• **ACTION ITEM**
Print the entries exactly as given.

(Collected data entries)
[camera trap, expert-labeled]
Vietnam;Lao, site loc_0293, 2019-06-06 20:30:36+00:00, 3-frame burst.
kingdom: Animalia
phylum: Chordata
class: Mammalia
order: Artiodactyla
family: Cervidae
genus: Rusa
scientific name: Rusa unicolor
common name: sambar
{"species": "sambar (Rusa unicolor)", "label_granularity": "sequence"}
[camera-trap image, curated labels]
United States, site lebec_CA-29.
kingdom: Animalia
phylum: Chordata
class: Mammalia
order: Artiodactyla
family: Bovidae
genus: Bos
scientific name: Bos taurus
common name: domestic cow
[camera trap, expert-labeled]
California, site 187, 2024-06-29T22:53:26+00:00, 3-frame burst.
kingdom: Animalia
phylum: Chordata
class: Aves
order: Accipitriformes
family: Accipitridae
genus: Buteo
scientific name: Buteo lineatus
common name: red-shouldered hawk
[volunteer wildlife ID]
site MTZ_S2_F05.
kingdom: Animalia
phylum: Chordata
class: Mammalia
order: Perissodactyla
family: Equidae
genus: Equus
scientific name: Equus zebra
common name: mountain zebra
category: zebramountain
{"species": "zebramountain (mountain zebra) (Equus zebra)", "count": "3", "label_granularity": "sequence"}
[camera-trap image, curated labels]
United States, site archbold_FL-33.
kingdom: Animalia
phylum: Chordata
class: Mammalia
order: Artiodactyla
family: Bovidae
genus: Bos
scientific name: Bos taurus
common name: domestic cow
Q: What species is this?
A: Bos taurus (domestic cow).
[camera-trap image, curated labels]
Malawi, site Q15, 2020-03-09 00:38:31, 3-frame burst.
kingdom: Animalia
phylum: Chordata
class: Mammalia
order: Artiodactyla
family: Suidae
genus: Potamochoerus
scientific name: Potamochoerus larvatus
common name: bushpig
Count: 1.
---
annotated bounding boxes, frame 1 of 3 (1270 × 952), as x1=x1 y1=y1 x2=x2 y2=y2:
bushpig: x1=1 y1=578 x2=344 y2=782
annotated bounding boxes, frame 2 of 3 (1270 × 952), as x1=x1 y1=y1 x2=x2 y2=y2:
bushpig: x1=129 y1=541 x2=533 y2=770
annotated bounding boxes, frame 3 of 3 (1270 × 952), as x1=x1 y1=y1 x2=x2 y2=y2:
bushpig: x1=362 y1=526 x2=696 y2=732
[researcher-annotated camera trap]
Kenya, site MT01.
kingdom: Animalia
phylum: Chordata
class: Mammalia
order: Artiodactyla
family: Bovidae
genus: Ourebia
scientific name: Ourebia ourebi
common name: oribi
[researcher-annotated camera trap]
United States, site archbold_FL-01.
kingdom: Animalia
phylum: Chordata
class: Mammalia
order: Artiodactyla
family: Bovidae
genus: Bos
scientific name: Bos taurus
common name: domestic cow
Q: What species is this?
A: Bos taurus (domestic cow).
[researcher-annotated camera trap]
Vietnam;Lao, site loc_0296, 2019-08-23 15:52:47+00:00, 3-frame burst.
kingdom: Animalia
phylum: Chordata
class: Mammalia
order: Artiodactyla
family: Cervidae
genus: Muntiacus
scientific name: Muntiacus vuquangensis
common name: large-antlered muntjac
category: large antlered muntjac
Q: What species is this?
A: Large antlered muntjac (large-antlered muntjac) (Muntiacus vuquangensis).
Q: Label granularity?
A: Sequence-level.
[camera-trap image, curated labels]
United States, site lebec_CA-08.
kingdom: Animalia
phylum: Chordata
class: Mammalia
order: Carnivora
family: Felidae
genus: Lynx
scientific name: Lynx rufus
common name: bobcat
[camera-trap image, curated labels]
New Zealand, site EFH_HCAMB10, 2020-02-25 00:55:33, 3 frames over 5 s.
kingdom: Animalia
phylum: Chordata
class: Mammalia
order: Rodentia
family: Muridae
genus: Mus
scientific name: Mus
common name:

• **ANSWER TO THIS TASK**
[camera trap, expert-labeled]
Vietnam;Lao, site loc_0293, 2019-06-06 20:30:36+00:00, 3-frame burst.
kingdom: Animalia
phylum: Chordata
class: Mammalia
order: Artiodactyla
family: Cervidae
genus: Rusa
scientific name: Rusa unicolor
common name: sambar
{"species": "sambar (Rusa unicolor)", "label_granularity": "sequence"}
[camera-trap image, curated labels]
United States, site lebec_CA-29.
kingdom: Animalia
phylum: Chordata
class: Mammalia
order: Artiodactyla
family: Bovidae
genus: Bos
scientific name: Bos taurus
common name: domestic cow
[camera trap, expert-labeled]
California, site 187, 2024-06-29T22:53:26+00:00, 3-frame burst.
kingdom: Animalia
phylum: Chordata
class: Aves
order: Accipitriformes
family: Accipitridae
genus: Buteo
scientific name: Buteo lineatus
common name: red-shouldered hawk
[volunteer wildlife ID]
site MTZ_S2_F05.
kingdom: Animalia
phylum: Chordata
class: Mammalia
order: Perissodactyla
family: Equidae
genus: Equus
scientific name: Equus zebra
common name: mountain zebra
category: zebramountain
{"species": "zebramountain (mountain zebra) (Equus zebra)", "count": "3", "label_granularity": "sequence"}
[camera-trap image, curated labels]
United States, site archbold_FL-33.
kingdom: Animalia
phylum: Chordata
class: Mammalia
order: Artiodactyla
family: Bovidae
genus: Bos
scientific name: Bos taurus
common name: domestic cow
Q: What species is this?
A: Bos taurus (domestic cow).
[camera-trap image, curated labels]
Malawi, site Q15, 2020-03-09 00:38:31, 3-frame burst.
kingdom: Animalia
phylum: Chordata
class: Mammalia
order: Artiodactyla
family: Suidae
genus: Potamochoerus
scientific name: Potamochoerus larvatus
common name: bushpig
Count: 1.
---
annotated bounding boxes, frame 1 of 3 (1270 × 952), as x1=x1 y1=y1 x2=x2 y2=y2:
bushpig: x1=1 y1=578 x2=344 y2=782
annotated bounding boxes, frame 2 of 3 (1270 × 952), as x1=x1 y1=y1 x2=x2 y2=y2:
bushpig: x1=129 y1=541 x2=533 y2=770
annotated bounding boxes, frame 3 of 3 (1270 × 952), as x1=x1 y1=y1 x2=x2 y2=y2:
bushpig: x1=362 y1=526 x2=696 y2=732
[researcher-annotated camera trap]
Kenya, site MT01.
kingdom: Animalia
phylum: Chordata
class: Mammalia
order: Artiodactyla
family: Bovidae
genus: Ourebia
scientific name: Ourebia ourebi
common name: oribi
[researcher-annotated camera trap]
United States, site archbold_FL-01.
kingdom: Animalia
phylum: Chordata
class: Mammalia
order: Artiodactyla
family: Bovidae
genus: Bos
scientific name: Bos taurus
common name: domestic cow
Q: What species is this?
A: Bos taurus (domestic cow).
[researcher-annotated camera trap]
Vietnam;Lao, site loc_0296, 2019-08-23 15:52:47+00:00, 3-frame burst.
kingdom: Animalia
phylum: Chordata
class: Mammalia
order: Artiodactyla
family: Cervidae
genus: Muntiacus
scientific name: Muntiacus vuquangensis
common name: large-antlered muntjac
category: large antlered muntjac
Q: What species is this?
A: Large antlered muntjac (large-antlered muntjac) (Muntiacus vuquangensis).
Q: Label granularity?
A: Sequence-level.
[camera-trap image, curated labels]
United States, site lebec_CA-08.
kingdom: Animalia
phylum: Chordata
class: Mammalia
order: Carnivora
family: Felidae
genus: Lynx
scientific name: Lynx rufus
common name: bobcat
[camera-trap image, curated labels]
New Zealand, site EFH_HCAMB10, 2020-02-25 00:55:33, 3 frames over 5 s.
kingdom: Animalia
phylum: Chordata
class: Mammalia
order: Rodentia
family: Muridae
genus: Mus
scientific name: Mus
common name:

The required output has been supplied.